Estaba empezando a dolerme la cabeza, y que Jenks aterrizara sobre mi hombro desprendiendo olor a tierra mojada no ayudaba mucho. Sentí que la camisa empezaba a humedecerse y no me gustaba nada que esgrimiera la espada que había cogido para moverse por ahí desde el día anterior. Ceri había tomado asiento en el diván desgastado con la$ manos a los lados del cuerpo y las piernas cruzadas a la altura de los tobillos, como si estuviera tratando de entretener a una multitud de admiradores. Estaba claro que me tocaba a mí.

—¿Y por qué no? —dije cuando vi que la gárgola había vuelto a cambiar de color y que se movía de un pie a otro.

—¡Porque traen mala suerte! —gritó Jenks.

Cansada de que me gritara en el oído, me lo sacudí de encima.

—Eso no es cierto —le espeté—. Además, a mí me cae bien. Acaba de evitar que me queme el cerebro. Al menos deberías permitirle que rellenara un for­mulario de arrendamiento o algo parecido. ¿O quieres que el ayuntamiento te penalice por discriminación? La única razón por la que no te cae bien es porque consiguió burlar tu sistema de vigilancia. ¡Por Dios, Jenks! Deberías estar su­plicándole que se quedara. Estás empezando a hablar como Trent.

Las alas de Jenks se detuvieron en seco y estuvo a punto de caer.
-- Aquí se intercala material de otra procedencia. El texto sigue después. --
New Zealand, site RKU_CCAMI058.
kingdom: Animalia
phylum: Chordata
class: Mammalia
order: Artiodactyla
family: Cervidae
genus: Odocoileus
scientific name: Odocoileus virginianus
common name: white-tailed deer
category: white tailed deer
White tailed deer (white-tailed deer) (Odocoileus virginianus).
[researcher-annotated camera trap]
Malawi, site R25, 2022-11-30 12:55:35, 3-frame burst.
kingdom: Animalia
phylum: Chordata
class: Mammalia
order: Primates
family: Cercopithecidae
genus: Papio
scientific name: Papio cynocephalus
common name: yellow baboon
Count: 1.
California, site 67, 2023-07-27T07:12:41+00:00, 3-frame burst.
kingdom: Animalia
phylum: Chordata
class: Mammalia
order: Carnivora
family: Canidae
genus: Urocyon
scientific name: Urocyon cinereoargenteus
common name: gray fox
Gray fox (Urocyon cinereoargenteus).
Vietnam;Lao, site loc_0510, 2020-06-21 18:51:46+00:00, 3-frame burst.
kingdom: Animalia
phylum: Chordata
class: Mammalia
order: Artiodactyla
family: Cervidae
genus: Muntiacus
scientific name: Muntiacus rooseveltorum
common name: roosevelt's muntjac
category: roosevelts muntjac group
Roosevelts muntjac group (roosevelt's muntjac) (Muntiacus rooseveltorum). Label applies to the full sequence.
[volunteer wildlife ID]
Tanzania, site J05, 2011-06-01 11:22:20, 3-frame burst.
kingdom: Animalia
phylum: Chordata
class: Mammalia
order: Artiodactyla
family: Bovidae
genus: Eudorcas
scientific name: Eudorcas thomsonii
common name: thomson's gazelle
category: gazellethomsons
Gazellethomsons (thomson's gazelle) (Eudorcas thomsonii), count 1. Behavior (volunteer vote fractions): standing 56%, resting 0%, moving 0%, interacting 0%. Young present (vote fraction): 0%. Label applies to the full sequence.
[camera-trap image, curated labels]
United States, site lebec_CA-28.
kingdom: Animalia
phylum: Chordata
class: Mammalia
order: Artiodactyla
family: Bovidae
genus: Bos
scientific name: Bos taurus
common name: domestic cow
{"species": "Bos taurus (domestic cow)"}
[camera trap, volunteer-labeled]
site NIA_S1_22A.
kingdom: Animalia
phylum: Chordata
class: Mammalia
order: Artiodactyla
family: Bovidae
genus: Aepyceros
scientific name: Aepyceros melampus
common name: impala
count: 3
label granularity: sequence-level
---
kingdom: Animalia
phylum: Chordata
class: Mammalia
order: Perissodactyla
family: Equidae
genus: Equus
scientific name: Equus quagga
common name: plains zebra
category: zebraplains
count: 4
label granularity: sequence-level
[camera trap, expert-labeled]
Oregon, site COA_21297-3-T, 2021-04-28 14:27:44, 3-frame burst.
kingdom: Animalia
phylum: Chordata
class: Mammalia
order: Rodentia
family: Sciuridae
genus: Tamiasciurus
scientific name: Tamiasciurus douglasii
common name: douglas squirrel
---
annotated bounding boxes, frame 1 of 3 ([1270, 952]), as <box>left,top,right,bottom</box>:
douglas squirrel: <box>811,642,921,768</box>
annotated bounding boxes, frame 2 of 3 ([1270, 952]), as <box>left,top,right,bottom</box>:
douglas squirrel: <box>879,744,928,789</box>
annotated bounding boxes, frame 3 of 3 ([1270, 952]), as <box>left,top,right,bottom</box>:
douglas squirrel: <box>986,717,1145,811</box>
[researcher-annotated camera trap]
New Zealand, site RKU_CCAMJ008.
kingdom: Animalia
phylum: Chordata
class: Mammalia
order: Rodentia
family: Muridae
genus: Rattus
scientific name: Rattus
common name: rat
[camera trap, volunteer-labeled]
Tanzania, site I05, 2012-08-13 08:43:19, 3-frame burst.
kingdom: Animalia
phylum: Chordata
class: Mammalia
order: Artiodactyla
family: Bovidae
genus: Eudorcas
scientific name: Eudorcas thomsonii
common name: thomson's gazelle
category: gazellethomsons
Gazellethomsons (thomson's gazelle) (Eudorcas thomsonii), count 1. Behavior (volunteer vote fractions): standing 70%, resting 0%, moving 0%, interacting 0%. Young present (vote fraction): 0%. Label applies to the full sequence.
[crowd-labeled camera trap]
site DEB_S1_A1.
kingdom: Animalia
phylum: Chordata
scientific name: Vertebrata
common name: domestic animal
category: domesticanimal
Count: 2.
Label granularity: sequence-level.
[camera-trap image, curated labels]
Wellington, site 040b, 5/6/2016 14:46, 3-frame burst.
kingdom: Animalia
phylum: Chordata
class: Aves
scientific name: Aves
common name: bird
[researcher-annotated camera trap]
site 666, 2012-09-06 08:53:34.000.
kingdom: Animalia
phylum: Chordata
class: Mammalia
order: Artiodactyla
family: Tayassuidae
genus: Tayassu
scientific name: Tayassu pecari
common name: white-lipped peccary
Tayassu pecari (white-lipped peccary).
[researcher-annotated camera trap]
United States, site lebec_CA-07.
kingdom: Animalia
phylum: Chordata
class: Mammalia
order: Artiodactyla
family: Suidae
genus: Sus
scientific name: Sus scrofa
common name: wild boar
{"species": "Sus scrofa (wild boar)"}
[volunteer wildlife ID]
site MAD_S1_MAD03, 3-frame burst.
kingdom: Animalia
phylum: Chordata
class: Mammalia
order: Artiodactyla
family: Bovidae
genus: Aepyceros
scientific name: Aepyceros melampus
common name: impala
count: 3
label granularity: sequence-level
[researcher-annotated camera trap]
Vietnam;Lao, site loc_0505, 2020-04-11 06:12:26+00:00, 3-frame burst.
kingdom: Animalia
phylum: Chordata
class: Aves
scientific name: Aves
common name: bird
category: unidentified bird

Ceri ocultó una sonrisa, y por un momento la situación me resultó de lo más divertida. Las facciones del pixie se contrajeron y luego se relajaron. Claramente aturdido, se posó con recelo en la superficie del tocador agitando las alas a toda velocidad. Con un gesto teatral envainó la espada. Yo dudaba mucho que hubiera sido capaz de atravesar la piel de la gárgola, pero probablemente el resto de los presentes apreció el gesto.